Examples of Ethical Behavior by Leaders or Managers
When you get up to go to work today in your small business, your focus might not be on modeling ethical behavior for your employees. However, a business owner's behavior is crucial in setting the tone for company operations. You and your managers are the people who employees emulate, and the example you set affects how everyone behaves in your business environment.
In business meetings, there is a potential for conflicts to arise between employees. As the leader, you're expected to resolve conflicts while remaining impartial. However, because you're the ultimate decision-maker in the company, your impartiality may be questioned by those unhappy at the results.
Because conflicts have at least two sides, you should give all employees a chance to state their position. Resist the predisposition to side with your favorite workers or senior employees. Listen to everyone and try to find a resolution that everyone can live with. Being impartial whenever possible helps you build a reputation as a fair boss.
When you are communicating with employees to share recent accomplishments, it's important to give credit where credit is due. Some leaders make the mistake of taking credit for the company's achievements, or only recognizing the top person involved in a project. Create a more equitable work environment by acknowledging everyone who contributes. People like to be recognized for a job well done, and leaving their names out of a communication neglects their contribution to the company.

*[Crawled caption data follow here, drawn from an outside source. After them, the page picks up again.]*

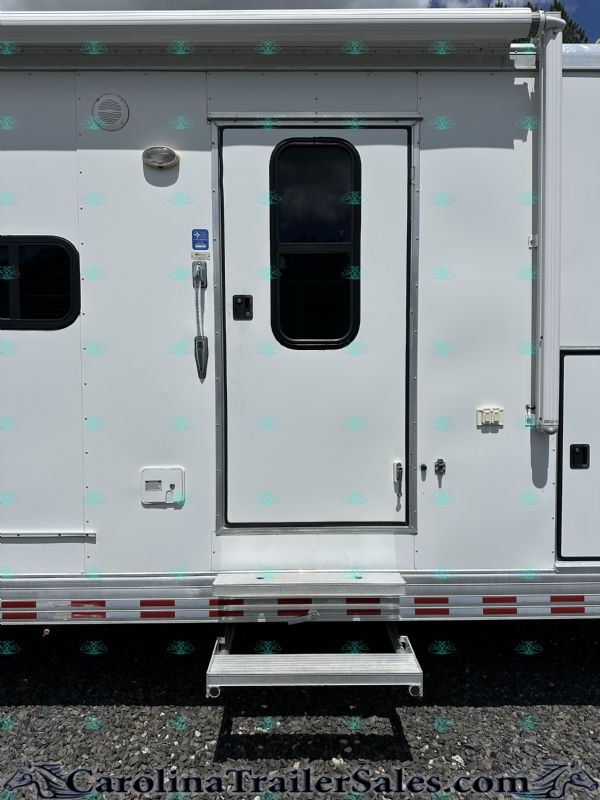 Used Horse Trailers for Sale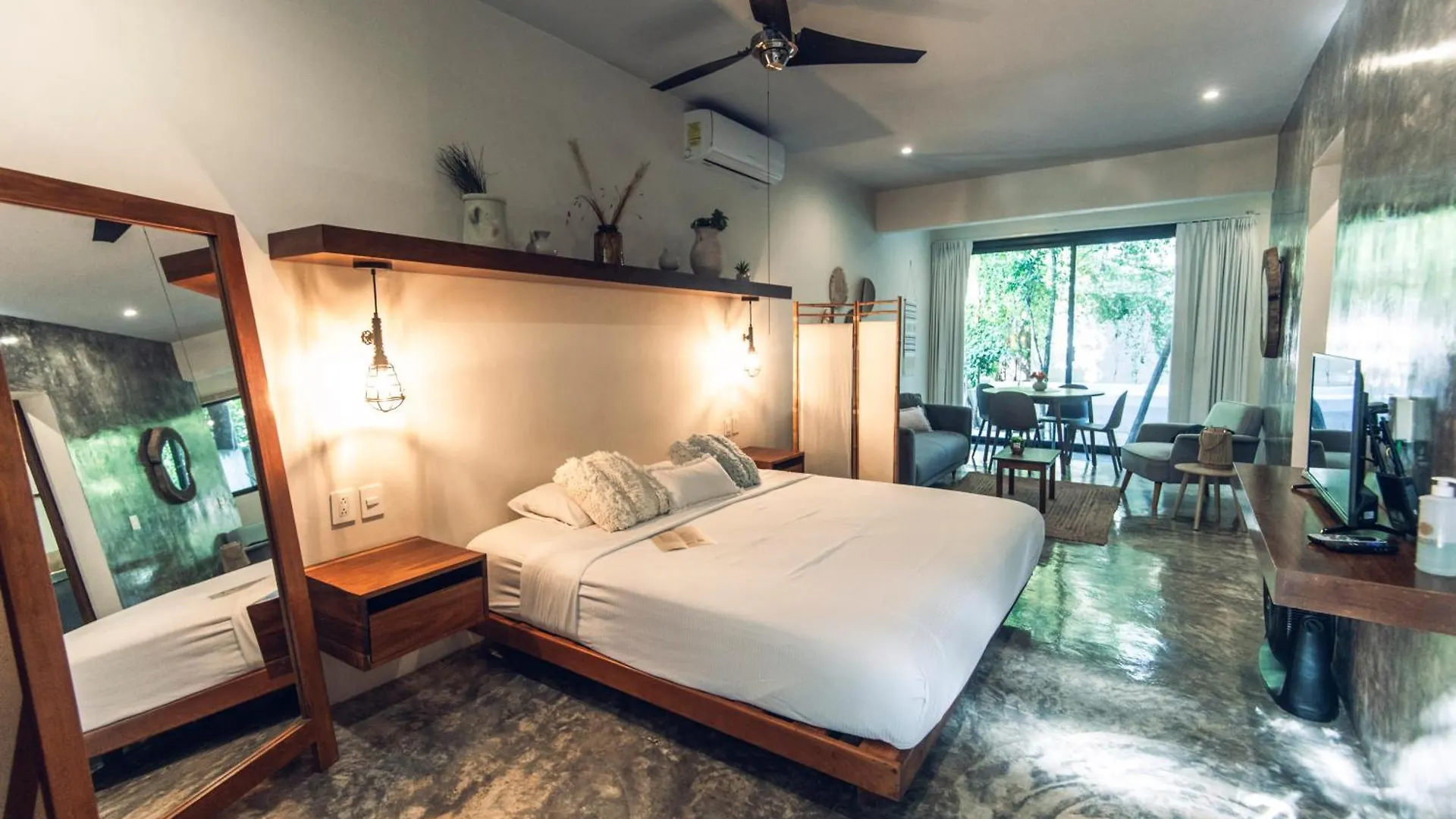 Nomad Humans Coliving Apartments Tulum 0*,  Mexikó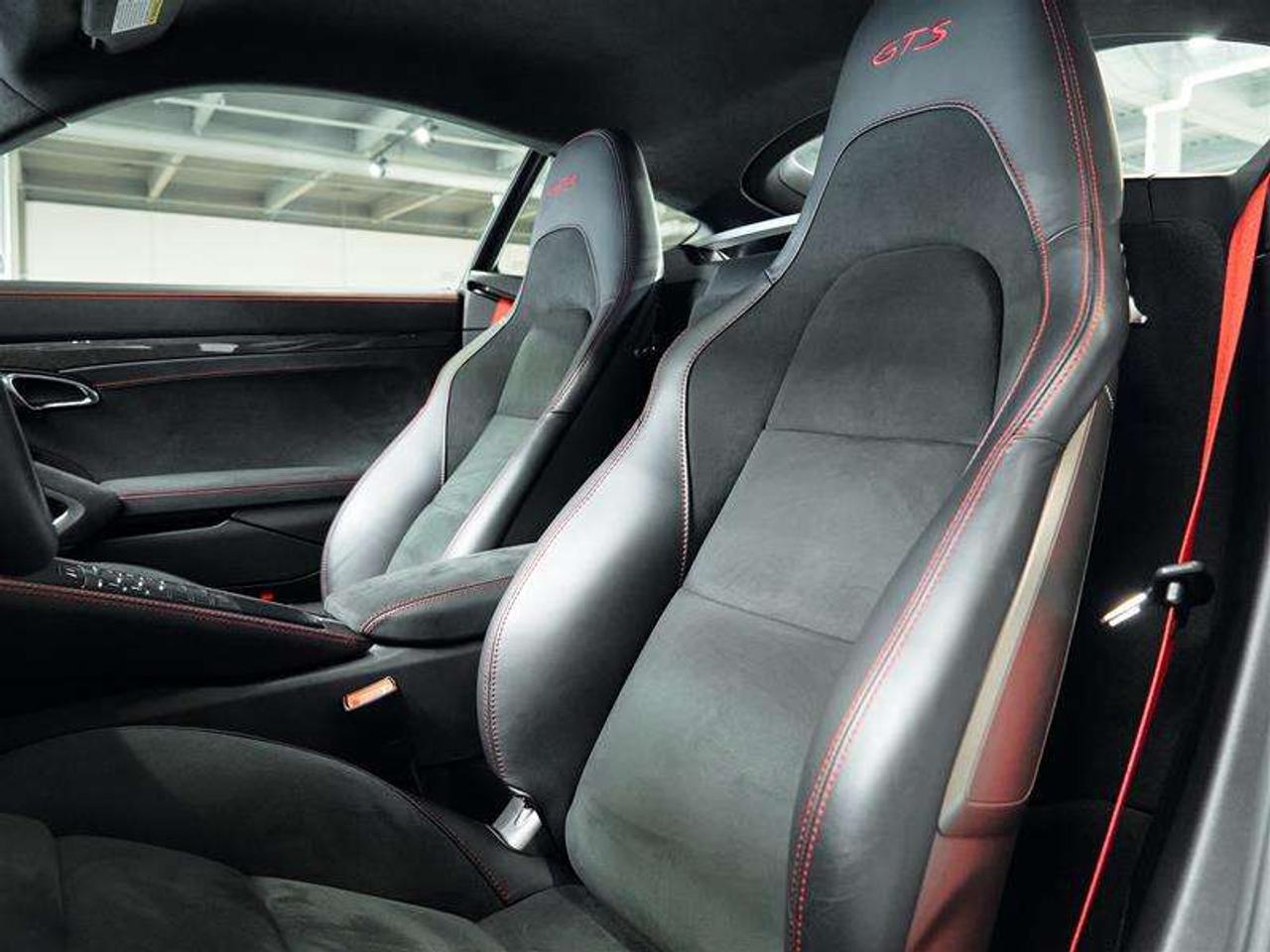 2024 Porsche 718 Cayman GTS 4.0 Coupe Photo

Most organizations can improve their employment practices and recruit a more diverse workforce. One option is to involve employees in your hiring process. With greater input, you can reduce bias in hiring. For example, you can require that every position be filled by a hiring committee and require every employee to participate in a hiring committee before anyone employee can sit on a second committee, or within a certain period of time. You can create guidelines and training for all employees, helping them to follow a standardized process and increase transparency. This also increases employee engagement and makes them feel like an integral part of your operations.
One way to be seen as ethical is to offer your employees who need a degree of flexibility in employment conditions the environment that they need to succeed. It's important to create formal policies for flexible work situations to make sure people have the opportunity to take advantage of these options and to ensure they are not reserved for those seen as your favorites.

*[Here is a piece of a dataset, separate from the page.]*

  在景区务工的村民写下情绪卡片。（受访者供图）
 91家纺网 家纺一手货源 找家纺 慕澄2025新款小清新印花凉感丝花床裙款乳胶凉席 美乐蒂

To stay on the right side of the ethical line, you can lay out flexible schedules, offering the same options to people with similar job descriptions. Create job rotation, flexible work assignments and work-at-home guidelines. Try to make sure that groups are not discriminated against. For example, allowing parents to leave early to attend their children's activities might be seen as unethical by childless employees if they lose their own flexibility and have to stay late as a result. You'll want to make sure that everyone feels that when they have the need to work a flexible schedule, their request will be considered. That will increase their social investment in the company.